──────── GIVEN PASSAGE

John Wick: Chapter 4 (2022) ☆☆☆1/2(3.5/4): John Wick Vs. the World (Continued)

“John Wick: Chapter 4” aims for being bigger, faster, and louder with more style, vision, and excitement than its predecessors, and I appreciate and enjoy that a lot. Sure, the movie is mostly all about style and entertainment without much depth in terms of story and characters, but there are a series of tense, stupefying, and exhilarating action sequences to remember, and you will definitely admire how its franchise has steadily and creatively advanced during last several years since the rather modest first film came out in early 2015.

────────────────

■ QUESTIONS ON THE MATERIAL:
[1] Copy the John Wick: Chapter 4 review word for word, starting with "John Wick: Chapter 4 (2022)" and going on through "in early 2015.".
[2] Please explain in one to three sentences why the John Wick: Chapter 4 review still speaks well of the film even though it finds little depth in story and characters.
[3] Extend the John Wick: Chapter 4 review, picking up after its last sentence.
The lines that follow are separate material and have nothing to do with the review.

──────── PROVIDED DATA

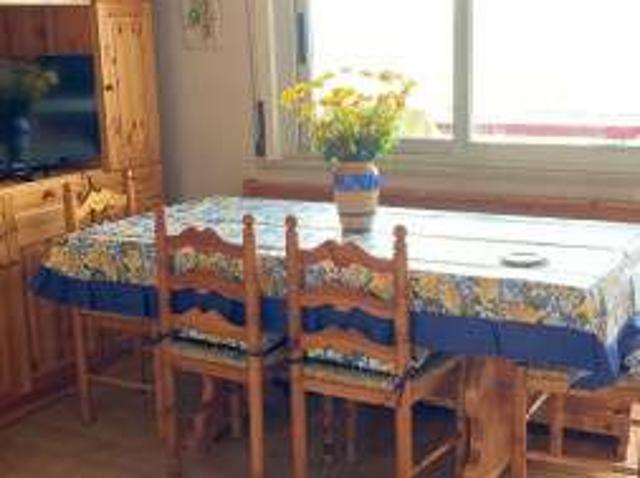 Bilocale arredato con terrazzo Termoli
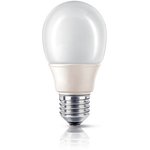 PH Лампа люминесцентная компактная Eco Amb A 12W WW E27 1PF/12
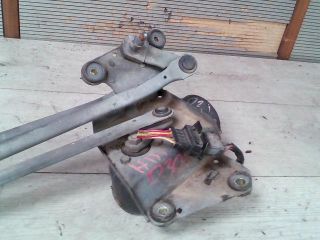 bontott PEUGEOT 306 Első Ablaktörlő Szerkezet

────────────────

■ ANSWERS PROVIDED:
[1]
John Wick: Chapter 4 (2022) ☆☆☆1/2(3.5/4): John Wick Vs. the World (Continued)

“John Wick: Chapter 4” aims for being bigger, faster, and louder with more style, vision, and excitement than its predecessors, and I appreciate and enjoy that a lot. Sure, the movie is mostly all about style and entertainment without much depth in terms of story and characters, but there are a series of tense, stupefying, and exhilarating action sequences to remember, and you will definitely admire how its franchise has steadily and creatively advanced during last several years since the rather modest first film came out in early 2015.

[2] The film offers a series of tense, stupefying and exhilarating action sequences worth remembering. Viewers will also admire how the franchise has steadily and creatively advanced since the rather modest first film came out in early 2015.

[3]
First, let me summarize what happened during the first three movies. In “John Wick” (2014), our titular hero played by Keanu Reeves was a retired professional hitman and assassin, but, not long after losing his dear wife, he came to be back in action for his personal revenge for a dog left by his dead wife. As a result, he was drawn back into the secret underworld society filled with various criminal figures in “John Wick: Chapter 2” (2017), and then he came to break a certain cardinal rule of his old criminal world. As a consequence, he came to fight against a lot of guys sent by a very, very, very powerful organization named the High Table in “John Wick: Chapter 3 – Parabellum” (2019), and then, at the last minute, he was betrayed by Winston Scott (Ian McShane), who was supposed to be one of his few main allies.

Anyway, as shown at the end of the third film, Wick managed to survive, and he prepares to continue his brutal lonely fight against the High Table under the protection of the Bowery King (Laurence Fishburne), a local underground crime boss who is also quite angry about the High Table just like Wick. Once he gets sort of fully charged, Wick quickly goes all the way to a certain figure ruling over the High Table, and the movie gives us a little nice nod to that famous jump cut moment in David Lean’s “Lawrence of Arabia (1962).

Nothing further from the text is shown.